Tels sont les matériaux, telles sont les pierres dont se compose la société politique chrétienne.

Une politique digne de ce nom, principalement s'il s'agit d'une politique chrétienne, doit tenir compte de ces vérités et les respecter scrupuleusement. Elle ne doit permettre ni qu'elles soient mises de côté, ni surtout qu'elles soient piétinées.

Traduction Hermas.info ©
_______________
Notes et commentaires
(1) Cf. 1, q. 62, a. 2 ad 2 : « On appelle difficile, pour un être, ce qui dépasse sa puissance. Mais cela peut s'entendre de deux façons. En un premier sens, l'entreprise à tenter dépasse les forces naturelles de la puissance. Dans ce cas, si celle-ci peut être aidée de quelque façon, on dit que l'entreprise est difficile; s'il n'y a aucun secours possible, on dit que l'entreprise est impossible. C'est ainsi qu'il est impossible à l'homme de voler. Au second sens, la difficulté ne vient pas de na nature même de la puissance, mais d'un empêchement qui lui est adjoint. Ainsi l'ascension n'est pas contraire à la nature de la puissance motrice  de l'âme, puisque l'âme, pour autant qu'il est en elle, est capable de mouvoir le corps en quelque direction que ce soit. Mais la lourdeur du corps est un obstacle à l'ascension, et de là vient qu'il est difficile à l'homme de s'élever. Or il est difficile à l'homme de se tourner vers la béatitude suprême, d'abord parce qu'elle surpasse sa nature, et ensuite parce qu'il trouve un obstacle dans la corruption du corps et la viciation du péché (...) ».

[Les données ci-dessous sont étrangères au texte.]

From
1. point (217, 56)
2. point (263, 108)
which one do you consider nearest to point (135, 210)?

(2) NdT : Voici la définition de ce terme donnée sur le site de l'Eglise catholique de France : « du latin colligere, rassembler. Première des trois oraisons de la messe. Le prêtre invite les fidèles à prier, en silence, pendant quelques instants, pour exprimer intérieurement leurs intentions. Cette oraison est appelée collecte parce qu’elle se dit au nom de tous les fidèles réunis et de la communauté chrétienne. L’assemblée répond par l’«Amen» qui est l’acte de consentement du peuple à l’œuvre de Dieu et d’adhésion aux prières du célébrant ».


(3) NdT : le P. Ramirez donne évidemment ici la formule contenue dans ce qu'il est aujourd'hui convenu d'appeler la forme extraordinaire du rite romain. La fête correspond au troisième dimanche après la Pentecôte.

(4) Encycl. Quadragesimo anno, 15 mai 1931, AAS 23 [1931], p. 216.